● **Records**:

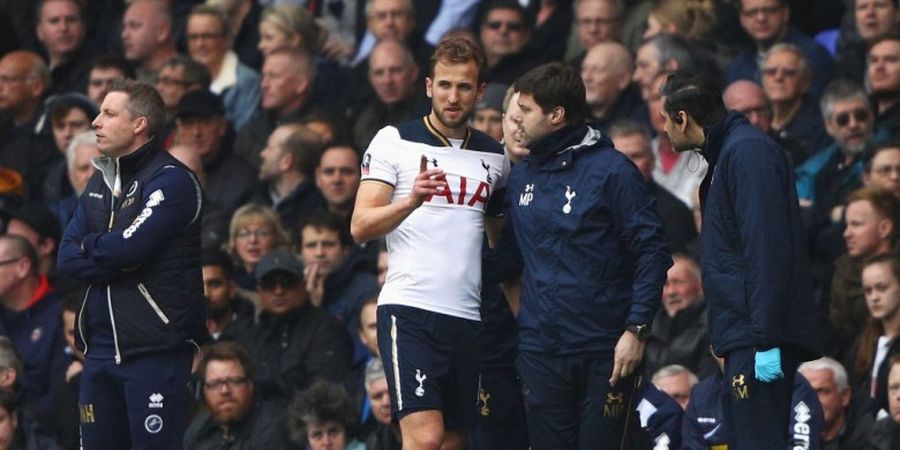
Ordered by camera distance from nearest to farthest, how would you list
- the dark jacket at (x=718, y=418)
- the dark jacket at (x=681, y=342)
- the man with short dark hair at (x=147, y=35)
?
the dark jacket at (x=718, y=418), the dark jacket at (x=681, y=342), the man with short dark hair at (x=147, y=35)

...

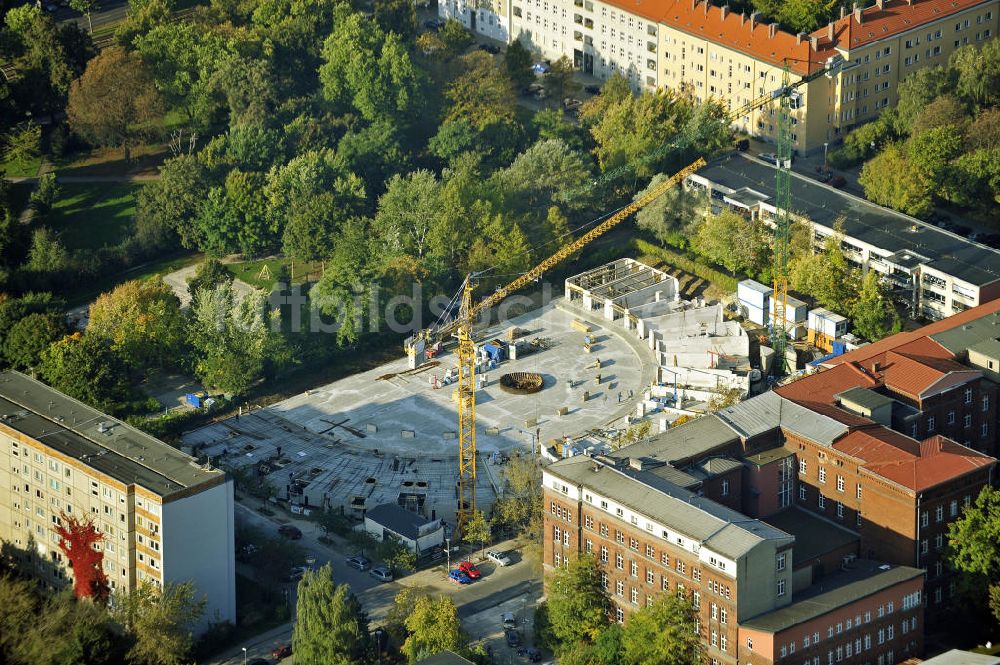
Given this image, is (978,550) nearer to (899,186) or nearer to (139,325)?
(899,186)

● **To do**: Reproduce verbatim the lines of the material from the one containing "Ordered by camera" through the one containing "the dark jacket at (x=718, y=418), the", including both.

● **Worked solution**:
Ordered by camera distance from nearest to farthest, how would you list
- the dark jacket at (x=718, y=418)
- the dark jacket at (x=681, y=342)
- the man with short dark hair at (x=147, y=35)
?
the dark jacket at (x=718, y=418), the dark jacket at (x=681, y=342), the man with short dark hair at (x=147, y=35)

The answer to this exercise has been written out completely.